[1]La semaine dernière, l’Assemblée nationale a créé une surtaxe de séjour spécifique à l’Île-de-France d’un montant de 2€ par personne et par nuitée.
Elle a, d’autre part, quintuplé le plafond de la taxe de séjour en le portant de 1,5€ à 8€ au niveau national.
Le principe de ces deux amendements comme leurs modalités n’ont fait l’objet d’aucune information préalable ni d’aucune concertation avec les professionnels concernés.
Ils ont été votés à peine plus de 24h après leur présentation et surviennent moins d’une semaine après la clôture de Assises du tourisme et les ouvertures intéressantes auxquelles elle a donné lieu.
Le produit de la première mesure est estimé à 140M€ ; l’impact de la seconde, suivant l’application qu’en feraient les conseils municipaux concernés, peut être évalué entre 330 et 865 M€. soit un total compris entre 470M€ et un peu plus d’un milliard d’euros chaque année, (entre 2,2 % et 5,2 % du chiffre d’affaires de l’ensemble des hébergements touristiques), alors même que la taxe de séjour pèse déjà pour plus de 200M€ dans leurs charges et que la TVA a augmenté de trois point au premier janvier dernier.
Or, le tourisme constitue l’un des principaux piliers de notre économie.
Il représente plus de 7 % du PIB de la France (dont près d’un tiers apporté par les touristes étrangers), 2,2 millions d’emplois directs et indirects (soit 7 % de la main d’œuvre salariée) et constitue le premier poste de notre balance des paiements.
Il est toutefois confronté à une concurrence de plus en plus vive car le nombre de destinations et leur poids ne cessent de croître au niveau mondial.
Dans cette compétition pour laquelle nos principaux concurrents se sont méthodiquement préparés depuis des années, la France perd du terrain depuis plus de dix ans au point qu’elle est aujourd’hui confrontée à de sérieux défis :
– Ses parts de marché se dégradent, tant au niveau mondial qu’au niveau européen et, surtout, au sein de l’ensemble qu’elle forme dans la zone Euro avec l’Espagne, l’Italie et l’Allemagne. Ainsi, pour 100 touristes étrangers reçus en 2000, la France en reçoit aujourd’hui 108, l’Espagne 127 et l’Allemagne 160.
Pour 100€ gagnés du tourisme international en 2000, la France en gagne aujourd’hui 117, l’Espagne 134 et l’Allemagne 147.

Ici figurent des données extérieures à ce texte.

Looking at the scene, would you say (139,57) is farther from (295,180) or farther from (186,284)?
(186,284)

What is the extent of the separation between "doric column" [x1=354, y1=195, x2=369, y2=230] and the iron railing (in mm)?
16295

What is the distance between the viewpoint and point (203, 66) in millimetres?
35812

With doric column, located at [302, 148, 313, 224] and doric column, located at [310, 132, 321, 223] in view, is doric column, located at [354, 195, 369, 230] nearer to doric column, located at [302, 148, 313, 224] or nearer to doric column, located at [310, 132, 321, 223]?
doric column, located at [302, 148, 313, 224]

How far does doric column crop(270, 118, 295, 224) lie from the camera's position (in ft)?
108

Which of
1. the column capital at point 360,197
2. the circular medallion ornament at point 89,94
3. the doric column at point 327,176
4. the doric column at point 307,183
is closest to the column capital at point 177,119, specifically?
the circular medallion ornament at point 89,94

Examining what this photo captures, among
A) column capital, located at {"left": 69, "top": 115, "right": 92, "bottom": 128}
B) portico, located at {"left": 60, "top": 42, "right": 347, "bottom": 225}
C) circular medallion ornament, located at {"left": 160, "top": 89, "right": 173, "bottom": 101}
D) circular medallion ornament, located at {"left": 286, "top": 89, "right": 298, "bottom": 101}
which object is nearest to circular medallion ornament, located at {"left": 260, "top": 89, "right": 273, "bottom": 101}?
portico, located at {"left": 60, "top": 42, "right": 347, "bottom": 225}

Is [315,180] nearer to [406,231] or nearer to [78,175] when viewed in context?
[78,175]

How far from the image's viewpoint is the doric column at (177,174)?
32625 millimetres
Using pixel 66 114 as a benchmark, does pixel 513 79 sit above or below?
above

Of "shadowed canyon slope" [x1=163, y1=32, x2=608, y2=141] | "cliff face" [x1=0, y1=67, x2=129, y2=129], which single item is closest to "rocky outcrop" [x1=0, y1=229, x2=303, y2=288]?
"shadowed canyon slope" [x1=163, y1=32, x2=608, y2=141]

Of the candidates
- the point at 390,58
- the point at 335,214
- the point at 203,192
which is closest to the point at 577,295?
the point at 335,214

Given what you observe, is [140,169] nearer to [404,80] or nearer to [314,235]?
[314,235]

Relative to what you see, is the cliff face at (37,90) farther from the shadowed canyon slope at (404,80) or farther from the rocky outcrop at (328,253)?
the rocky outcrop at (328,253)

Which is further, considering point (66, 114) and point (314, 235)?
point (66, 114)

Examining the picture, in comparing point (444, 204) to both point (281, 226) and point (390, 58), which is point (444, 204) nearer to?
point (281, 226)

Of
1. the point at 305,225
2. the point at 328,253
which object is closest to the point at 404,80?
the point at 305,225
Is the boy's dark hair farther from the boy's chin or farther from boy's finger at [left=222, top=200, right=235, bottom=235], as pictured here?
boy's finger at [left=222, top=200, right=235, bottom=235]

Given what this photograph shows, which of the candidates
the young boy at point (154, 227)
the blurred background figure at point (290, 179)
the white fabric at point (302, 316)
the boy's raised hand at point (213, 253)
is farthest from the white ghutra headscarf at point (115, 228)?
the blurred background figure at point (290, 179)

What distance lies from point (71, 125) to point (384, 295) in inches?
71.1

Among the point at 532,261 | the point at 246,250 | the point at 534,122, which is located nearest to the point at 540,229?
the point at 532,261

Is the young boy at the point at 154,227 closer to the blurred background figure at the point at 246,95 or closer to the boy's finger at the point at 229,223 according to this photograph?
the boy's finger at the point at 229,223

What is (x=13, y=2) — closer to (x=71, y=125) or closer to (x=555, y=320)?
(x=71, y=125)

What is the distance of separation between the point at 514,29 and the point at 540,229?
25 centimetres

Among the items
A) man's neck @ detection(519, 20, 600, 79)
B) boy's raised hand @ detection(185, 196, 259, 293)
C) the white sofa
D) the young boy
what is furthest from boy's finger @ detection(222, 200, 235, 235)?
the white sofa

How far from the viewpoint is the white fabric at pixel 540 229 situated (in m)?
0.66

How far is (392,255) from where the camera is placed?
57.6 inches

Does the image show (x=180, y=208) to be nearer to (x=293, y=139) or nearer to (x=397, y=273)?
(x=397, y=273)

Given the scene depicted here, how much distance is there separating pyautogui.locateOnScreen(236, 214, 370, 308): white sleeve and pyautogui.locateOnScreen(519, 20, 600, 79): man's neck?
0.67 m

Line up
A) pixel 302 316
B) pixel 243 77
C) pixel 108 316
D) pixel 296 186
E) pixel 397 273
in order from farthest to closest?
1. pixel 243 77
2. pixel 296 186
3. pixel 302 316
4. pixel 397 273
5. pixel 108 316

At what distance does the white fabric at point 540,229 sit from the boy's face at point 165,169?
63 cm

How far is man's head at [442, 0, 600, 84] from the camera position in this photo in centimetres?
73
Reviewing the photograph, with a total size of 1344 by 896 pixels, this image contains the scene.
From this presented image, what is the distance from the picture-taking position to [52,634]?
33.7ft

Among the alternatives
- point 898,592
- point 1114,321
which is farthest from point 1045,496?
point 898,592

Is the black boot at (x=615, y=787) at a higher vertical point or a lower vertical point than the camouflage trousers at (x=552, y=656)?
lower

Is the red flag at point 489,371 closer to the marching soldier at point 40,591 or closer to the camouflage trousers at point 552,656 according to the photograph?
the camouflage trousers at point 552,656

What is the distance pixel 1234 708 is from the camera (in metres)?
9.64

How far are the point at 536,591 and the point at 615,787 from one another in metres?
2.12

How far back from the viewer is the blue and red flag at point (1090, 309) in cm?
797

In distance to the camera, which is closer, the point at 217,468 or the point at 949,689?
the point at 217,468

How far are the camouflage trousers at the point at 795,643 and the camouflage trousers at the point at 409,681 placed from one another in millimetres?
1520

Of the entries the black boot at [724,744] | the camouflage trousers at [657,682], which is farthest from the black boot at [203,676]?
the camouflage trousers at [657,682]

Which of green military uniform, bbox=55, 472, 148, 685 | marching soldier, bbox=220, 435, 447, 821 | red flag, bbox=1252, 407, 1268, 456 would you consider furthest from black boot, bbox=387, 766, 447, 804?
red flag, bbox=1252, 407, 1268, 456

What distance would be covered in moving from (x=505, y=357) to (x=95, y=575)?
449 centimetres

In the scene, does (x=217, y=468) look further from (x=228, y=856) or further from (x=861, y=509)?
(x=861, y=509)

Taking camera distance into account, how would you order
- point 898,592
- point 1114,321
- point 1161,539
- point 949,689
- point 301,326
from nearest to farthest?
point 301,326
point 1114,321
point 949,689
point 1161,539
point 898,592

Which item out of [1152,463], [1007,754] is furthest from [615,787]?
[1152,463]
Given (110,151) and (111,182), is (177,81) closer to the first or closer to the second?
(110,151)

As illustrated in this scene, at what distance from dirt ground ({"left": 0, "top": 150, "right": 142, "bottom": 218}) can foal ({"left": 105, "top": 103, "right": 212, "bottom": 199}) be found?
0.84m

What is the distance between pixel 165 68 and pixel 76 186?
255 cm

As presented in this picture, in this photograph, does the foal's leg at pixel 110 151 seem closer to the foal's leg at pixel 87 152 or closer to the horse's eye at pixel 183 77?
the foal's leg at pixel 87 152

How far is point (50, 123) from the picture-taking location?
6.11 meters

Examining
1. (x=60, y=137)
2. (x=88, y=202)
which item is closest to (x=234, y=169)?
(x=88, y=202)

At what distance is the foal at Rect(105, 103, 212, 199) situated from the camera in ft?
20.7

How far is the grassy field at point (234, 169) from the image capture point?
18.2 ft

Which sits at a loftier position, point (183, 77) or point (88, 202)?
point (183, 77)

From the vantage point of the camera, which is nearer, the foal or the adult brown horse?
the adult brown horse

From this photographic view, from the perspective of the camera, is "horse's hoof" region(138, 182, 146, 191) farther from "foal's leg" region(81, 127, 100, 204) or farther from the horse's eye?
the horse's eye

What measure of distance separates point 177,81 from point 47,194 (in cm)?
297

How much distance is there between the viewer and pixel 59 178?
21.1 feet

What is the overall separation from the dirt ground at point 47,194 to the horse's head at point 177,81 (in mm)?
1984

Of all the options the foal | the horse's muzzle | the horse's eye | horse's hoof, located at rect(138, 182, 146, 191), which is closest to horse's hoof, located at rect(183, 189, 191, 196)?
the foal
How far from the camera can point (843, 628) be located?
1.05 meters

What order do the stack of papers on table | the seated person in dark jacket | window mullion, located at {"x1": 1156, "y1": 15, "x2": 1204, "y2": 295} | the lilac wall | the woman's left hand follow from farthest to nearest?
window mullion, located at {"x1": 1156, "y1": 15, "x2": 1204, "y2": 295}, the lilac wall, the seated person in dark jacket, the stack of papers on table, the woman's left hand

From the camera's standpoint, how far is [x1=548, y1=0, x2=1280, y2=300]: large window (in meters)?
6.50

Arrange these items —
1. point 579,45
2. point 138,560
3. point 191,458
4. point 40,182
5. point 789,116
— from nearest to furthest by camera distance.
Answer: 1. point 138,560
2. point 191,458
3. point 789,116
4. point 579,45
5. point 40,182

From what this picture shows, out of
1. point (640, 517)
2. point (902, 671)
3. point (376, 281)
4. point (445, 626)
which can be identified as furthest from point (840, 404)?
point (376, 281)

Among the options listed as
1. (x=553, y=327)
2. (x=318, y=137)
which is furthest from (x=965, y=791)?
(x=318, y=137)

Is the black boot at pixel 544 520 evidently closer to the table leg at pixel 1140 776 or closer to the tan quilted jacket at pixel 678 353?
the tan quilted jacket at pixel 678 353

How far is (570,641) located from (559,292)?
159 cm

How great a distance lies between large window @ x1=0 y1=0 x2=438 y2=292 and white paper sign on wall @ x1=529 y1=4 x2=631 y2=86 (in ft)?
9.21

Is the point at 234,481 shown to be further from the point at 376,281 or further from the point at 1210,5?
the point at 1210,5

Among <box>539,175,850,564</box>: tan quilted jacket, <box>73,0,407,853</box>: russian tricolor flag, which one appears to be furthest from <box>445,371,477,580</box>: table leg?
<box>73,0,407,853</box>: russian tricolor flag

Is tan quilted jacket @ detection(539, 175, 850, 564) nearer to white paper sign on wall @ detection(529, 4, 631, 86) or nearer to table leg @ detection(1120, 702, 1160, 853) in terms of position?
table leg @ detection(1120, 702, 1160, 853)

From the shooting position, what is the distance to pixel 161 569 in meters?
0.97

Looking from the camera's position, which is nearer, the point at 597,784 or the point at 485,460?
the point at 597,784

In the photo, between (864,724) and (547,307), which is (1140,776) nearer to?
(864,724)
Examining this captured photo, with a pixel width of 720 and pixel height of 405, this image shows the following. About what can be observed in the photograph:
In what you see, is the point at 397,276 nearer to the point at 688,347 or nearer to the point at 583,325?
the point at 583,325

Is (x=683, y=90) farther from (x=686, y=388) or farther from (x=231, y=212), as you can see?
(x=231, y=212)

Durant la décennie 2002-2012, le rythme d’évolution des volumes de touristes accueillis place la France au 48ème
rang sur les cinquante premiers pays touristiques et au 44ème rang pour ce qui concerne ses recettes ;
– sa recette unitaire est nettement distancée par d’autres leaders (Etats-Unis, Espagne, Allemagne) et n’est que la 45ème parmi les cinquante premières destinations mondiales ;
– l’évolution du tourisme domestique a été trois fois négative en volume durant les quatre dernières années ;
– les investissements sont en retrait depuis plusieurs années (moins 20 % en euro constant depuis 2009) alors les investissements mondiaux dans notre secteur connaissent une croissance à deux chiffres.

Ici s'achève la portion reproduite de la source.